MEXICO CITY (AFP) - US Secretary of Homeland Security John Kelly met Mexican President Enrique Pena Nieto on Wednesday (July 5) to discuss the countries' joint fight against drug cartels, officials said.
Mr Kelly arrived in Mexico on Wednesday for three days of high-level talks on trade and security ahead of a meeting between the US and Mexican presidents.
He and Mr Pena Nieto "emphasised the importance that both countries' authorities continue working jointly to fight transnational organised crime, based on the shared responsibility that both nations have recognised", said a statement from the Mexican President's office.
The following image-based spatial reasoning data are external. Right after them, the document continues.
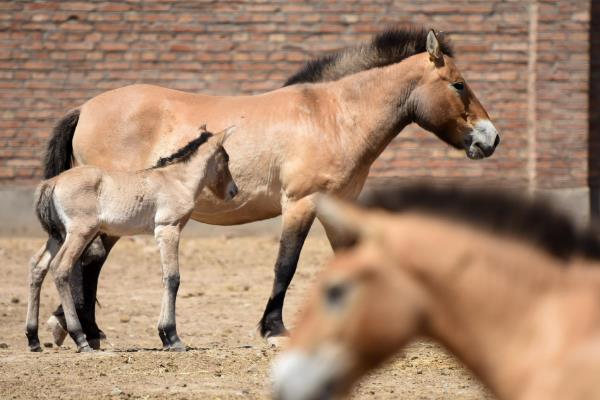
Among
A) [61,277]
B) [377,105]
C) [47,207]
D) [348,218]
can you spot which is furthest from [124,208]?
[348,218]

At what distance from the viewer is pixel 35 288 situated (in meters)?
8.00

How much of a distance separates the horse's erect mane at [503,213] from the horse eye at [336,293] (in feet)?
1.26

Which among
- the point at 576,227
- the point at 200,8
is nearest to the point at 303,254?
the point at 200,8

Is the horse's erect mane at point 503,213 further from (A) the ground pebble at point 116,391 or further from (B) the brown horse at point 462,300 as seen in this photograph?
(A) the ground pebble at point 116,391

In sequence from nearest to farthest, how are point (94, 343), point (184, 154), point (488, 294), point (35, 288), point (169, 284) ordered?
1. point (488, 294)
2. point (169, 284)
3. point (35, 288)
4. point (184, 154)
5. point (94, 343)

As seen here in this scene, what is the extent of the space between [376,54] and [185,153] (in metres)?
1.90

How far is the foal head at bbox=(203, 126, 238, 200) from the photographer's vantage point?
8406 millimetres

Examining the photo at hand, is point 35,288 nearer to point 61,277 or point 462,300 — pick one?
point 61,277

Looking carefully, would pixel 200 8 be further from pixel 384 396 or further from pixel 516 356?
pixel 516 356

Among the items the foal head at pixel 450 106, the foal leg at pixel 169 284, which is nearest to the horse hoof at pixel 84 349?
the foal leg at pixel 169 284

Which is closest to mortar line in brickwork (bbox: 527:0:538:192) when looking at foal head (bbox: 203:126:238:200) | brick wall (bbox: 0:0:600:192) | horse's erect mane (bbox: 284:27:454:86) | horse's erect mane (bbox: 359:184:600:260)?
brick wall (bbox: 0:0:600:192)

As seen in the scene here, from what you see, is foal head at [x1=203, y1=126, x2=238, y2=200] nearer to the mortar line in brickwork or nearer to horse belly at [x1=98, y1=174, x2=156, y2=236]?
horse belly at [x1=98, y1=174, x2=156, y2=236]

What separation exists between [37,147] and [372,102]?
6545 millimetres

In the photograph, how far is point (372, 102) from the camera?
8.98 m
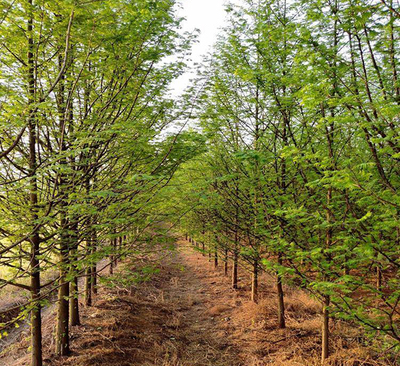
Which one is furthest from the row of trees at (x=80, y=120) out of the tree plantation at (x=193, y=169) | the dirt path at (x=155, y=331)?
the dirt path at (x=155, y=331)

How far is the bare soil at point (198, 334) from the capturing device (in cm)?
545

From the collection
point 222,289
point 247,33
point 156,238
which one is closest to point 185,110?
point 247,33

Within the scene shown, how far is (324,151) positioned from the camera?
4.40 m

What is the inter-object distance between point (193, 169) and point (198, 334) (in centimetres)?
520

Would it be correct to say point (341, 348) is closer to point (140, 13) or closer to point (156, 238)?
point (156, 238)

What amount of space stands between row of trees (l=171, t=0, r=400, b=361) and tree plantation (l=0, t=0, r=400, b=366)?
0.05m

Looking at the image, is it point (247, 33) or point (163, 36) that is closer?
point (163, 36)

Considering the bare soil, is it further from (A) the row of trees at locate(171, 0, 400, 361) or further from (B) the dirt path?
(A) the row of trees at locate(171, 0, 400, 361)

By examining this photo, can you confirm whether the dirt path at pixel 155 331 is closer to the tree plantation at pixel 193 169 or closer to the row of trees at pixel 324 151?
the tree plantation at pixel 193 169

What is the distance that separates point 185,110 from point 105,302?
24.9 feet

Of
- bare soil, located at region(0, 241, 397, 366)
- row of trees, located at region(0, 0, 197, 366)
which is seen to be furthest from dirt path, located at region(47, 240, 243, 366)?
row of trees, located at region(0, 0, 197, 366)

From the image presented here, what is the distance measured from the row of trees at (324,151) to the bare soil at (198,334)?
0.72 m

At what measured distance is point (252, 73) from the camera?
14.2 feet

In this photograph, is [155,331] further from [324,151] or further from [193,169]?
[324,151]
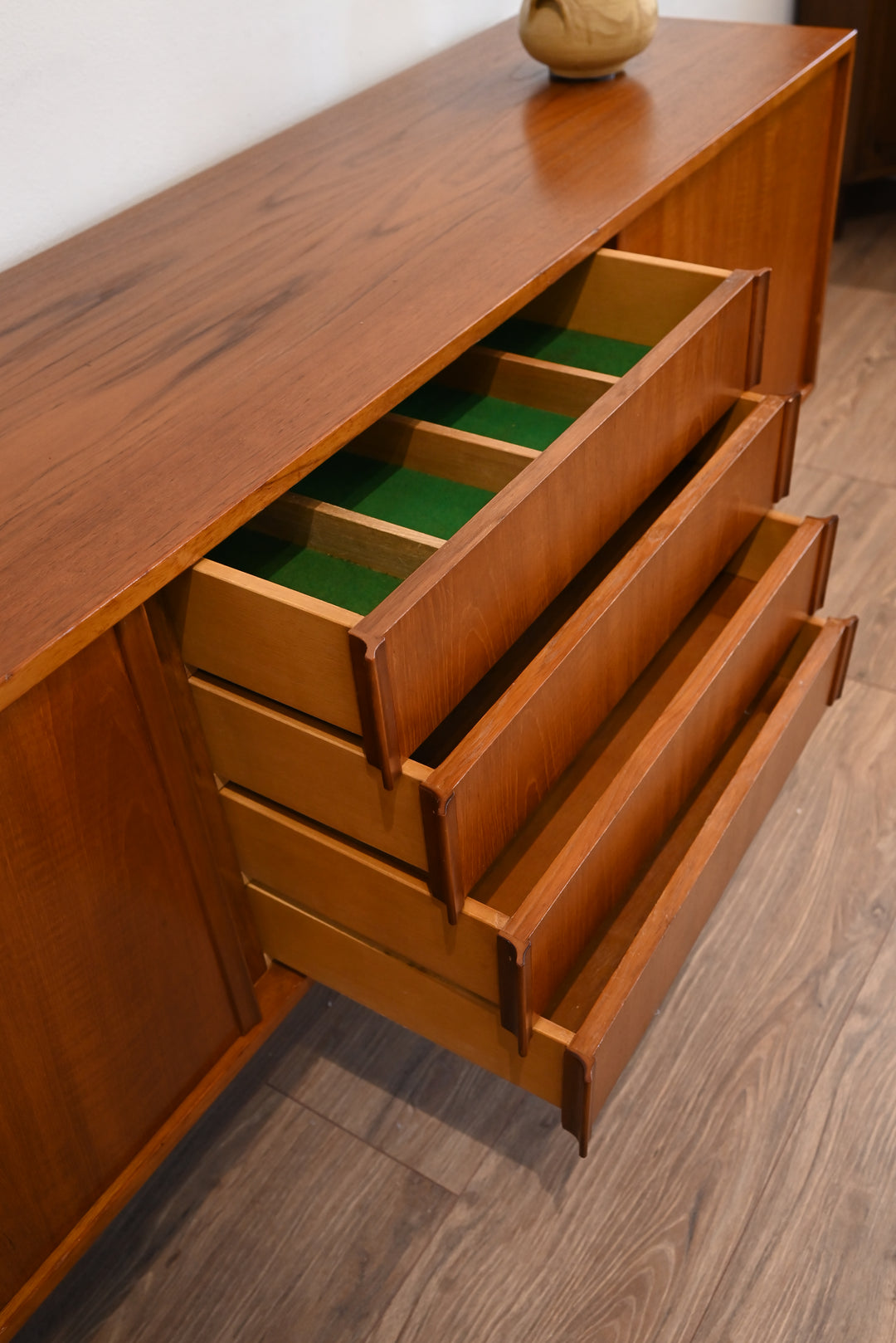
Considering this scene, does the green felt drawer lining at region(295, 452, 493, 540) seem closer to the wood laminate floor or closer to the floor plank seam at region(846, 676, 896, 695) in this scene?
the wood laminate floor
Supplying narcotics to the United States is a multibillion-dollar business for Mexico's drug cartels, whose grisly violence and heavy artillery have turned into a security headache for both countries.
At least 14 people died on Wednesday in a huge shootout between police and two rival drug gangs in northern Mexico, the authorities said.
The pre-dawn shootout near the remote town of Las Varas started as a firefight between rival drug trafficking gangs, then escalated when police arrived, said Mr Eduardo Esparza of the prosecutor's office for the state of Chihuahua, which borders the United States.
The region is hotly disputed territory for Mexico's drug cartels because its mountainous terrain and proximity to the border make it a strategic corridor for shipping narcotics to the US.
Investigators believe the groups involved in the shootout were "La Linea" - the armed wing of the Juarez cartel - and hitmen from the powerful Sinaloa cartel, Mr Esparza told AFP.
Both groups opened fire on officers when they arrived on the scene, said state police chief Oscar Aparicio.
"We can't rule out that there are more people dead. It was a very intense confrontation. There were more than 60 (gunmen)," he told Mexican radio network Formula.
It was the latest in a series of deadly clashes between police, rival drug gangs and warring factions within the Sinaloa cartel, which has been in turmoil since its kingpin Joaquin "El Chapo" Guzman was extradited to the United States in January.
Last Friday, 17 gunmen were killed in a spectacular shootout with police on a highway in Sinaloa, the north-western state that is the Guzman cartel's home base.
May was the deadliest month in Mexico since the government began keeping track in 1997, with 2,186 homicides.
Mr Kelly's visit comes at a tense time in US-Mexican relations, which have been strained by President Donald Trump's planned border wall, his attacks on Mexican immigrants as "criminals, drug dealers and rapists", and his insistence on holding tough new trade negotiations.
This is Mr Kelly's second official trip to Mexico. He first visited in February with Secretary of State Rex Tillerson, just weeks after Mr Trump's inauguration.
On that trip, Mr Kelly promised there would be no mass deportation of undocumented Mexicans living in the United States as Mr Trump had suggested.
Mr Trump and Mr Pena Nieto are scheduled to meet on Friday on the sidelines of the Group of 20 (G-20) summit in Hamburg, Germany.
The sit-down comes five months after the first official meeting between the two leaders was aborted in a diplomatic spat.
Mexico is not expecting much improvement in neighbourly relations to emerge from the presidents' meeting, Mexican Foreign Minister Luis Videgaray said on Wednesday.
"We're not expecting any major agreements, we're not expecting to settle substantive differences," he told Mexican TV network Televisa.